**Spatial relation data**
-- begin --

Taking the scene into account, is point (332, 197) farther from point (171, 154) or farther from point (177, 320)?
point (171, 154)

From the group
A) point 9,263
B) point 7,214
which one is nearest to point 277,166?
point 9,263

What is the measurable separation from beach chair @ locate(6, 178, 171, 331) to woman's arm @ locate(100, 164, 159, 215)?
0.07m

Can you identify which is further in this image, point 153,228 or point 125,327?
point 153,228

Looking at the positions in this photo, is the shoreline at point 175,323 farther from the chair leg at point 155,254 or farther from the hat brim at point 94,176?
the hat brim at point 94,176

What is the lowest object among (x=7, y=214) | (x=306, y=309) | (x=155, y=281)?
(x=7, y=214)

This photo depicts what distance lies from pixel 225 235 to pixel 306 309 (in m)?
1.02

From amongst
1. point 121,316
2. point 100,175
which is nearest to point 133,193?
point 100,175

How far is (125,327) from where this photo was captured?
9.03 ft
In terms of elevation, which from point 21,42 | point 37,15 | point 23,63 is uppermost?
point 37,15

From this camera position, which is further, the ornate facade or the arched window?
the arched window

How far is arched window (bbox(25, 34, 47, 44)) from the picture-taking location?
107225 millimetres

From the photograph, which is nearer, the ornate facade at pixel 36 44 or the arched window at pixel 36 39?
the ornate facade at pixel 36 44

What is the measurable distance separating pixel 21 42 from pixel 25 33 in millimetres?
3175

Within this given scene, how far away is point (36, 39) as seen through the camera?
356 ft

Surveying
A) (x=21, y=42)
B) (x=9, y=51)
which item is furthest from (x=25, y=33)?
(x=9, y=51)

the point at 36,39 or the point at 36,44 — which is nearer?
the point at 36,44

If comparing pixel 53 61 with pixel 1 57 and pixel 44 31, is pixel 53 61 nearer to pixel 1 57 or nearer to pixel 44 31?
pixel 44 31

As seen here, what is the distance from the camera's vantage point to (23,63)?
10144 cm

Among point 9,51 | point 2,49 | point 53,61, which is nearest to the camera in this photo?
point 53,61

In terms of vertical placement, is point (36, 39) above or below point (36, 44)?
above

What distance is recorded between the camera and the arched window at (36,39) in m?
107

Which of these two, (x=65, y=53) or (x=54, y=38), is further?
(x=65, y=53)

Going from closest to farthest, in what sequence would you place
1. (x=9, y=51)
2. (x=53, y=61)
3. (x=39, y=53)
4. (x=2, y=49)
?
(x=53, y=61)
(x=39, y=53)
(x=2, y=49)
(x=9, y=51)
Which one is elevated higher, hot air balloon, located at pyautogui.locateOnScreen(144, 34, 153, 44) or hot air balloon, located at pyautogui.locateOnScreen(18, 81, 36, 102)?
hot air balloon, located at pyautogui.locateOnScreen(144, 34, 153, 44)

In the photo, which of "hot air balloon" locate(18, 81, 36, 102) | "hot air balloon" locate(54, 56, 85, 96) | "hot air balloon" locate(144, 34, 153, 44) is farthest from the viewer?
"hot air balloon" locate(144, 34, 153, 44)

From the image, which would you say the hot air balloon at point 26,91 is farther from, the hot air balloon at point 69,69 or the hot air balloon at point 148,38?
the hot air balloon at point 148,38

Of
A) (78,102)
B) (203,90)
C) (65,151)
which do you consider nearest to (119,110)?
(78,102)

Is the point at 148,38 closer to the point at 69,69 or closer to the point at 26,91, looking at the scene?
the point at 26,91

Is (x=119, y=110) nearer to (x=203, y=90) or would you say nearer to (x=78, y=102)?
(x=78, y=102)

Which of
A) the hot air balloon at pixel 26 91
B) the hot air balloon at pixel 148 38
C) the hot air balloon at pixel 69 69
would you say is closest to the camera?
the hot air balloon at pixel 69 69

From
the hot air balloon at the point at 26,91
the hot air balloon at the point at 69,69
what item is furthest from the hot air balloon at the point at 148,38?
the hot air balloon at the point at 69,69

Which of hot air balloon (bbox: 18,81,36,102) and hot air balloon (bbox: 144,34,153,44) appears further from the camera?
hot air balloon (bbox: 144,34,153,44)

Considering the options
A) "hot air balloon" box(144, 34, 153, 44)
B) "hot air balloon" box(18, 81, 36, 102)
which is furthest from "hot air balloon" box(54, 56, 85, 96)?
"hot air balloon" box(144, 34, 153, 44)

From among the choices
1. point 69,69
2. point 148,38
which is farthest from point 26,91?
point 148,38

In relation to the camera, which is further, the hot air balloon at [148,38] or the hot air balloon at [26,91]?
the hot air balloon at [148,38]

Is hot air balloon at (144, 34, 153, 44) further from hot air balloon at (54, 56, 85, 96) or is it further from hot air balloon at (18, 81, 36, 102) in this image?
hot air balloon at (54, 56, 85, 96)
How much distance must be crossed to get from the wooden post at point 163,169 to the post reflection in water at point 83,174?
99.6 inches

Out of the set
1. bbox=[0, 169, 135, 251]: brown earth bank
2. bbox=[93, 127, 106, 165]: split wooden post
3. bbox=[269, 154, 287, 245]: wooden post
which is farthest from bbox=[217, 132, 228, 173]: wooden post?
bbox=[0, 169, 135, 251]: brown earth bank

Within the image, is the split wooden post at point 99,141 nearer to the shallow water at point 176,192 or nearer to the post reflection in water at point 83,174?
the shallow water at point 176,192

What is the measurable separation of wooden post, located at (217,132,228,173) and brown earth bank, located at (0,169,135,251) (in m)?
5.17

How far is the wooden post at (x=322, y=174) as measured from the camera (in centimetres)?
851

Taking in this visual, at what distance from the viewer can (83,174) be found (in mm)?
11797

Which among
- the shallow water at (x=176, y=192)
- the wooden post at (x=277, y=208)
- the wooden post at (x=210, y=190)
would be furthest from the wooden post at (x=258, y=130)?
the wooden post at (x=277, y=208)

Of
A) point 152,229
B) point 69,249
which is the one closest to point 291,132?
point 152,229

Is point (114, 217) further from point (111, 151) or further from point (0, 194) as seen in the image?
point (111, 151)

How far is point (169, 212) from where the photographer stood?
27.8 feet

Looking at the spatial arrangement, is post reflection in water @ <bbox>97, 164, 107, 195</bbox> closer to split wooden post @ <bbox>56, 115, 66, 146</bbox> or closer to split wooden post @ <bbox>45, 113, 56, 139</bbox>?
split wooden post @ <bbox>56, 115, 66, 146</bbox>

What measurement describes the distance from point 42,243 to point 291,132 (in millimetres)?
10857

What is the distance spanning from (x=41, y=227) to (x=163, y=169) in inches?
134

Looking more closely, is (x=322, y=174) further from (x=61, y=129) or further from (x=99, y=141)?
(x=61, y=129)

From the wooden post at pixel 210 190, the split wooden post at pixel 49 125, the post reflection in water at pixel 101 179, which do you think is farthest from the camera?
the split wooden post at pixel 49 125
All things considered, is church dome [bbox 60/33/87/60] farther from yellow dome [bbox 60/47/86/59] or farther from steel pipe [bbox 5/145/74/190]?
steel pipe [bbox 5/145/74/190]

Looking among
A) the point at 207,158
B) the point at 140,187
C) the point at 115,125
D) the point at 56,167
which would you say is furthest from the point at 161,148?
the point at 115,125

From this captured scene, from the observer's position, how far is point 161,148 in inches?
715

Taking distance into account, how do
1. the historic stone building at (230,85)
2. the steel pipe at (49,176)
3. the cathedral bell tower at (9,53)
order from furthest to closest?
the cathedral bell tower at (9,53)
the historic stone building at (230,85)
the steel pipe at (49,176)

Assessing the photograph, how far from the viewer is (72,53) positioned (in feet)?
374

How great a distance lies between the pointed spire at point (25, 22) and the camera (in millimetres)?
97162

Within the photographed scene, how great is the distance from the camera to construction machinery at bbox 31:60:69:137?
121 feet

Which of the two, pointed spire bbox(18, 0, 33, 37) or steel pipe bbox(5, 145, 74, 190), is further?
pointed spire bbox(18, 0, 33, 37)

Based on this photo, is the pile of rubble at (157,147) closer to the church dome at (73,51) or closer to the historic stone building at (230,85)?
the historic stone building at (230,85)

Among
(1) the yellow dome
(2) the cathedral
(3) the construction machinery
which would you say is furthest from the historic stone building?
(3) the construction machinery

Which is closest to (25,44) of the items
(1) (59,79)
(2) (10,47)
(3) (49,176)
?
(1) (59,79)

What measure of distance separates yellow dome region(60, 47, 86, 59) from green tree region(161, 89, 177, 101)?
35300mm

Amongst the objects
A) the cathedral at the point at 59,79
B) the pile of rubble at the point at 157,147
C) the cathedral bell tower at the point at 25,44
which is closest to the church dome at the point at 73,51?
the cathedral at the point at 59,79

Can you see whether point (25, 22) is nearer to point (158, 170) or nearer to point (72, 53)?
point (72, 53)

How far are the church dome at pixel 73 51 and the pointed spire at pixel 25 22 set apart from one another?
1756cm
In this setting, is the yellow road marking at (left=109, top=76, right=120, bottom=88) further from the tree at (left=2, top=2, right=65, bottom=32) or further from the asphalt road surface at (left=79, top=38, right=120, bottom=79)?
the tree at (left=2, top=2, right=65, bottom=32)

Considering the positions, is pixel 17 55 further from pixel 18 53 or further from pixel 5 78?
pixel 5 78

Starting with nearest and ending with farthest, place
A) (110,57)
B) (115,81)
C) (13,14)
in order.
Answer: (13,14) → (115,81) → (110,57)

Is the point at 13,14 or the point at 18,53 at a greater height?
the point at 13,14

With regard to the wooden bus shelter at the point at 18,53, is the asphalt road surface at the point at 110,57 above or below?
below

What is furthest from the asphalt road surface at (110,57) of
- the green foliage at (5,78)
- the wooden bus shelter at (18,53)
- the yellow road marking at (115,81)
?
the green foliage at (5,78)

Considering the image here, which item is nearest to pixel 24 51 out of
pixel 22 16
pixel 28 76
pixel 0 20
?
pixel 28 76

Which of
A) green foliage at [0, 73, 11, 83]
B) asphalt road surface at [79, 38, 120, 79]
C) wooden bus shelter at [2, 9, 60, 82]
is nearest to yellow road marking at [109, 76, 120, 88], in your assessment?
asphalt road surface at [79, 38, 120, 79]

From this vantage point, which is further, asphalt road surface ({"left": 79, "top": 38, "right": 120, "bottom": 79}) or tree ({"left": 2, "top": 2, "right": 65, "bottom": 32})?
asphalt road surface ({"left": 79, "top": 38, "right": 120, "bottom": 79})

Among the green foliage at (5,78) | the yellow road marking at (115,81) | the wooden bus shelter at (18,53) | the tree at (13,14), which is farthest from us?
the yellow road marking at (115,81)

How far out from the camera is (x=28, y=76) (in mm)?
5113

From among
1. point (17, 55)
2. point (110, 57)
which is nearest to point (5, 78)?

-- end --

**What you are asked to do**
Return, word for word, every line from the line with "Is the point at 13,14" to the final line of the data.

**Written response**
Is the point at 13,14 or the point at 18,53 at a greater height?
the point at 13,14

With regard to the wooden bus shelter at the point at 18,53, is the asphalt road surface at the point at 110,57 above or below?
below

What is furthest from the asphalt road surface at (110,57) of
- the green foliage at (5,78)
- the wooden bus shelter at (18,53)
- the yellow road marking at (115,81)
?
the green foliage at (5,78)

Considering the image here, which item is nearest to pixel 24 51 out of
pixel 22 16
pixel 28 76
pixel 0 20
?
pixel 28 76

Which of
A) green foliage at [0, 73, 11, 83]
B) asphalt road surface at [79, 38, 120, 79]
C) wooden bus shelter at [2, 9, 60, 82]
is nearest to yellow road marking at [109, 76, 120, 88], in your assessment?
asphalt road surface at [79, 38, 120, 79]

From this vantage point, which is further, asphalt road surface ({"left": 79, "top": 38, "right": 120, "bottom": 79}) or tree ({"left": 2, "top": 2, "right": 65, "bottom": 32})?
asphalt road surface ({"left": 79, "top": 38, "right": 120, "bottom": 79})

Among the green foliage at (5,78) | the yellow road marking at (115,81) | the wooden bus shelter at (18,53) | the tree at (13,14), which is farthest from us?
the yellow road marking at (115,81)

How far out from the camera is (x=28, y=76) (in mm)?
5113

From among
1. point (17, 55)
2. point (110, 57)
which is nearest to point (5, 78)?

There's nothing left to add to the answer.